Welcome To My Nightmare
Atlantic Records, 1975
REVIEW BY: Benjamin Ray
ORIGINALLY PUBLISHED: 10/31/2005
A side note: Alice Cooper once performed the title track of this release on The Muppet Show. I wish I had been alive then to see it.
Welcome To My Nightmare is Cooper's first solo album, the part where he broke ranks with his band of the early '70s, reteamed with producer Bob Ezrin and fully fleshed out his shock-rock theatrical persona. As a result, there is less Detroit rock and more Broadway theatrics here - which isnt' a bad thing, just a bit of a letdown.
Before this album, Alice Cooper was the name of the band, and
together they were a tight unit, capable of delivering the catchy,
the anthemic, the macabre and the progressive all on one album
Killer is the best example of this).

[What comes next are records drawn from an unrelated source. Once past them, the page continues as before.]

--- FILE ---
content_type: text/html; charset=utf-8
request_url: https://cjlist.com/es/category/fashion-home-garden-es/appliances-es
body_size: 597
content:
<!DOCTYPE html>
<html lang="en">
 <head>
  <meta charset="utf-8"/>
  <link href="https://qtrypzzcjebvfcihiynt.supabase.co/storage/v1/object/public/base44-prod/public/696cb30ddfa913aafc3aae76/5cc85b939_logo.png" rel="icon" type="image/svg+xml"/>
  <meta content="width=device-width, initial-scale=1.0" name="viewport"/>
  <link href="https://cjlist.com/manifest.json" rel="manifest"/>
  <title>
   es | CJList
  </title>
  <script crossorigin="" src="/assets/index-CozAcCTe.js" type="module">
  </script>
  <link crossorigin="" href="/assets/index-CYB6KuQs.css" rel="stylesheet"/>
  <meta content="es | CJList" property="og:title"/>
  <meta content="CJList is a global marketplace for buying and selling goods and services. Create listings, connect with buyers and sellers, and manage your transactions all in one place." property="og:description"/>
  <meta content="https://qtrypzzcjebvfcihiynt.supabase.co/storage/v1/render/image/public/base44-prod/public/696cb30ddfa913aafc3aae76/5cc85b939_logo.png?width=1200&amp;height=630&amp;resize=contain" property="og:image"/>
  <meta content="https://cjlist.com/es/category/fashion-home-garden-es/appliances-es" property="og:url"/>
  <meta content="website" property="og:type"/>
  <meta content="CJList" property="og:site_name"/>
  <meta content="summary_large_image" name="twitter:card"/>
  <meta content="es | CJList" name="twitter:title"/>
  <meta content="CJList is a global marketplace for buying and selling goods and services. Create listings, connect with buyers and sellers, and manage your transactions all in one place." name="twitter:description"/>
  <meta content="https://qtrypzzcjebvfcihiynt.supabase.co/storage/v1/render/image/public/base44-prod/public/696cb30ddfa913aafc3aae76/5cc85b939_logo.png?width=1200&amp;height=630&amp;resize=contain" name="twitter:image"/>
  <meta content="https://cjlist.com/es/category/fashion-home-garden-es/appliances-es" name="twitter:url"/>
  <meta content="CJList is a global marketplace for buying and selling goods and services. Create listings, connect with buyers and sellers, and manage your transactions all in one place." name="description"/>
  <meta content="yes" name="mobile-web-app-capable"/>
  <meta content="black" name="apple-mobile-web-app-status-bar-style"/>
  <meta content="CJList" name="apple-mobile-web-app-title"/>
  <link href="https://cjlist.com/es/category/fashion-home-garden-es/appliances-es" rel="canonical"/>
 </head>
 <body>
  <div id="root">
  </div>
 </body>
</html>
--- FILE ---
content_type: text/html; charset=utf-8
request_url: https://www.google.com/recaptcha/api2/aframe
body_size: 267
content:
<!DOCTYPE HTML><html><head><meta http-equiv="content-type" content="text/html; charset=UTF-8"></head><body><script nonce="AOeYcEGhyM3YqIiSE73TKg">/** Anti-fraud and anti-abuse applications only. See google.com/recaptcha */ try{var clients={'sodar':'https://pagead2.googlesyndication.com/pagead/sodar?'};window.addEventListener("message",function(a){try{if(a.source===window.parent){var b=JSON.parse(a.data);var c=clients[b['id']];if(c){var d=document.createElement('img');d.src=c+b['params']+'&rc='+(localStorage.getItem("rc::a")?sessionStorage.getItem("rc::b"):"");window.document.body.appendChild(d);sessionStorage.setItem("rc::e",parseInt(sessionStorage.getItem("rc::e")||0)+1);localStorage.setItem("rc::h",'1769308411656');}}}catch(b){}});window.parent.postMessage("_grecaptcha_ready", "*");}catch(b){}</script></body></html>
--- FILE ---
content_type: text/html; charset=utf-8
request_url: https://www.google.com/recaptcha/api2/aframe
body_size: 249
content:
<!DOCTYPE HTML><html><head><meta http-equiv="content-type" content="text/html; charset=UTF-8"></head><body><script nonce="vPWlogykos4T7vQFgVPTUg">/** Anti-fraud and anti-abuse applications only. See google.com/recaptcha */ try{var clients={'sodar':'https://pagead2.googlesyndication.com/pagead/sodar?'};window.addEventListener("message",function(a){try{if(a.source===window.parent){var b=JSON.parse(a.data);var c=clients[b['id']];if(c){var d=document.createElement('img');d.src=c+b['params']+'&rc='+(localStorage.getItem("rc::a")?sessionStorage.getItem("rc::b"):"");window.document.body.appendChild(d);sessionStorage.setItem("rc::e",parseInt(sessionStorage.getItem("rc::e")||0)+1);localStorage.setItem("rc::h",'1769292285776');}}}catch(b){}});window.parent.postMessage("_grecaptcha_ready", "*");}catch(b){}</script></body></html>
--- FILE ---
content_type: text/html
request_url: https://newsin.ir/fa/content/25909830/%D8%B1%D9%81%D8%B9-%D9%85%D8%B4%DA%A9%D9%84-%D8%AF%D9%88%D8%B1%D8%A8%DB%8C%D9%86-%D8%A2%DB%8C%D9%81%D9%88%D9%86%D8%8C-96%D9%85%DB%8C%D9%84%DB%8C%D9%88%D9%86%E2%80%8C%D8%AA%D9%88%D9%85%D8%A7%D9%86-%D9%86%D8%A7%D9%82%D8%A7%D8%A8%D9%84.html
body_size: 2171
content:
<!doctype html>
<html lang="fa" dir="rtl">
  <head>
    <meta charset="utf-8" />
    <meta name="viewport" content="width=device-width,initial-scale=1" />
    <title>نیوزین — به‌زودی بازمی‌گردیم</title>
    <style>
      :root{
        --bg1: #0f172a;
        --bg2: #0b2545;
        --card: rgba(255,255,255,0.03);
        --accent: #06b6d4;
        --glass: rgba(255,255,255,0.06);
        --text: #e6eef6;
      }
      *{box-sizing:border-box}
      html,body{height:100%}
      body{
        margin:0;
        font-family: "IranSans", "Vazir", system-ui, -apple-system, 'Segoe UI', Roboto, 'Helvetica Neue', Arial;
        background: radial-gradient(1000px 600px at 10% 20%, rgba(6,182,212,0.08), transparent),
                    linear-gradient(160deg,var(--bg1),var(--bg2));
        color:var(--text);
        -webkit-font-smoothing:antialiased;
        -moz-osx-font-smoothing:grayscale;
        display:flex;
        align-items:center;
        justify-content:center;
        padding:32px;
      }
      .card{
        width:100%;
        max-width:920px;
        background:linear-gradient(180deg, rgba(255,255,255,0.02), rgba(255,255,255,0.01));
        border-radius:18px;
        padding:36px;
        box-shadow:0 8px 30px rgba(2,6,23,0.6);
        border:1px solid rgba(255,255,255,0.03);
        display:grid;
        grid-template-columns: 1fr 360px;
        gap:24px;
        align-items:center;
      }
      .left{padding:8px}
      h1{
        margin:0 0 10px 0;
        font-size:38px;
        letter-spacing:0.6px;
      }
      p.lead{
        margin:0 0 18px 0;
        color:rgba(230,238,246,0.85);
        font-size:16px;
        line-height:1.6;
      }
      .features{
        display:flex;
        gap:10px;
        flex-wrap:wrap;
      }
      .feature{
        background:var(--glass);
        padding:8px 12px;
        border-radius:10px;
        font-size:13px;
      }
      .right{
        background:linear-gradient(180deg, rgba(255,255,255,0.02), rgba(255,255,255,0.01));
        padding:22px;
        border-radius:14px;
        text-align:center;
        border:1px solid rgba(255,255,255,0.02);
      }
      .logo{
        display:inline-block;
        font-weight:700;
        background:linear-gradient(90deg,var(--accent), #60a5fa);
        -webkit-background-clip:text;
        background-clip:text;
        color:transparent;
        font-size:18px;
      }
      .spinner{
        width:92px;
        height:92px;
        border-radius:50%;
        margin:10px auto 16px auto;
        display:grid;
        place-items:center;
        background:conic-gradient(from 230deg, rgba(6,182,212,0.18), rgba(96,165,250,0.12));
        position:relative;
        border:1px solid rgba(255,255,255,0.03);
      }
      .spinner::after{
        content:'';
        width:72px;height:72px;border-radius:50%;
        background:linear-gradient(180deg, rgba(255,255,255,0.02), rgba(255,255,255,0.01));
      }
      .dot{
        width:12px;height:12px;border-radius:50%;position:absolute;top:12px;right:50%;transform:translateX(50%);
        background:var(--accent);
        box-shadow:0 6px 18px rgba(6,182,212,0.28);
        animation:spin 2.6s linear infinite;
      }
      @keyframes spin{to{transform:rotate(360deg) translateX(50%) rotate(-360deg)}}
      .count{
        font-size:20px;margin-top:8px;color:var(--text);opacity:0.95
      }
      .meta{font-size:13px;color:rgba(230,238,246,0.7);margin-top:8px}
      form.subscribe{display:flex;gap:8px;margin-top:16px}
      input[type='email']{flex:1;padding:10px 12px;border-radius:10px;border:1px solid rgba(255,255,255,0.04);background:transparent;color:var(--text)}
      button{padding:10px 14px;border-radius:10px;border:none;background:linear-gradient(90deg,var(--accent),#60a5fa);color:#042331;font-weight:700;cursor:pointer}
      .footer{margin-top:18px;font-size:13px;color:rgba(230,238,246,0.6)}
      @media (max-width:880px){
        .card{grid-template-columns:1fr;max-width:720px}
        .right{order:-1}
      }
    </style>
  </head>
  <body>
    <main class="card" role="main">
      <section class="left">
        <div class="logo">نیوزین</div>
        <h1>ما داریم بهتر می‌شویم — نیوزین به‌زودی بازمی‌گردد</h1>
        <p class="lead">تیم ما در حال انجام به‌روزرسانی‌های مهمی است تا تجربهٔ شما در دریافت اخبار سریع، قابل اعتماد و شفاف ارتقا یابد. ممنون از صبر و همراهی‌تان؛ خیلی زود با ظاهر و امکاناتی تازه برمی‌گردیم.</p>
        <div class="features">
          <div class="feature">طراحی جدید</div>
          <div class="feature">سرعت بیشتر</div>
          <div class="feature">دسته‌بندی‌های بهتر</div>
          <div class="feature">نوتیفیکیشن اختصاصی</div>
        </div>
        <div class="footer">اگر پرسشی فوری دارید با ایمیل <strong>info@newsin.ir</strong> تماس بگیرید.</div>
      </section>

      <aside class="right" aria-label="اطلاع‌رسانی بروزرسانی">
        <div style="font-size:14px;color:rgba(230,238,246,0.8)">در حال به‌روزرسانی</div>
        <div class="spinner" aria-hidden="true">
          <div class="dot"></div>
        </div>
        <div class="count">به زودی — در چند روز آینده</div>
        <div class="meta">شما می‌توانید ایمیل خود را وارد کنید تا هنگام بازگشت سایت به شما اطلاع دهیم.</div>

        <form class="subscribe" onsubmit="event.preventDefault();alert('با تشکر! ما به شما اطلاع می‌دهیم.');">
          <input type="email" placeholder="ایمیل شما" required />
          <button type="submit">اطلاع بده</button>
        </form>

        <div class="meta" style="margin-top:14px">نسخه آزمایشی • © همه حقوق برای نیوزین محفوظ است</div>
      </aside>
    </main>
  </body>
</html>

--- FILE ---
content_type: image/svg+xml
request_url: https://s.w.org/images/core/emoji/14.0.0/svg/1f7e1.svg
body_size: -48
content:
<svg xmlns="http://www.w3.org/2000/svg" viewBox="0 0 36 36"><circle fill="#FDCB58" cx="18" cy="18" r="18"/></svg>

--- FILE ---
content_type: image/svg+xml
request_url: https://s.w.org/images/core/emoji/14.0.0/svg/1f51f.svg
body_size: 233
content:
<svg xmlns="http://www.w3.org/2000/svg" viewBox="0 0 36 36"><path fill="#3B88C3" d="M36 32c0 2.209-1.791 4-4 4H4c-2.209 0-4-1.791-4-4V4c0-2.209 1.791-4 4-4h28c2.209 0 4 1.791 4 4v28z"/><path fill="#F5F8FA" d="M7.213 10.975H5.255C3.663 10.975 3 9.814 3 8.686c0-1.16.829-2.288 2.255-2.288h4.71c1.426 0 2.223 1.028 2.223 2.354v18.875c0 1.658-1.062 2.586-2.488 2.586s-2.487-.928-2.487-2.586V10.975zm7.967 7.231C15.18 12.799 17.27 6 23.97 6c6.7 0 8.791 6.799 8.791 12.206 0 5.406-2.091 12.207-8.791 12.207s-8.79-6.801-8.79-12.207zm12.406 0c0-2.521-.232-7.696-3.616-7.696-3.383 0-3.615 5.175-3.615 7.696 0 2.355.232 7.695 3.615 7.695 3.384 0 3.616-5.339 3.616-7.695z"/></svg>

From this album on, though, Alice became the name of singer Vincent Furnier, and the music became almost secondary to the stage show.
The opening track is undoubtedly a classic, a moody number that builds in eerie intensity both musically and vocally, with horns and piano sprinkled in to give it a more Broadway-themed flavor. "Devil's Food" and "The Black Widow" are excellent rock numbers, but unfornately are broken up by a pointless monologue about the black widow spider that kills the momentum the album builds up. It's Alice trying to be theatrical just because, and it doesn't translate well to vinyl.
"Some Folks" is a catchy jazzy number that belies Cooper's Halloween-esque lyrics and vocal delivery, while "Cold Ethyl" is a straight-ahead rock number that gets it right. "Department of Youth" continues Cooper's string of teenage anthems guaranteed to get the fists pumping and the crowd singing (which they did at the Michigan concert that I attended in September), and it's organ/guitar combo and great lyrics make it the album's highlight.
The end is a multi-part suite that is also a mini-Broadway epic. Cooper performed this on stage at the September concert I saw and it was riveting, but on album it loses something. The tale of Steven is delivered in a suitably childlike way by Cooper, who sings for all the characters in the tale and alternates his voices to do so. Fortunately, the music backing him up in the suite is at turns morbid, eerie, sad, wistful and haunting. In a way, this could have been a rock opera, but as it stands it's a flawed masterpiece.
Many have held this up as Cooper's finest individual moment, and that point is hard to argue. It certainly was the last time in a long while that so much subtelty and talent was crammed into a Cooper album, but parts of it come across as theatre for theatre's sake, which doesn't always work. Still, this is a high-water mark in his career and one of the top five albums every fan should own.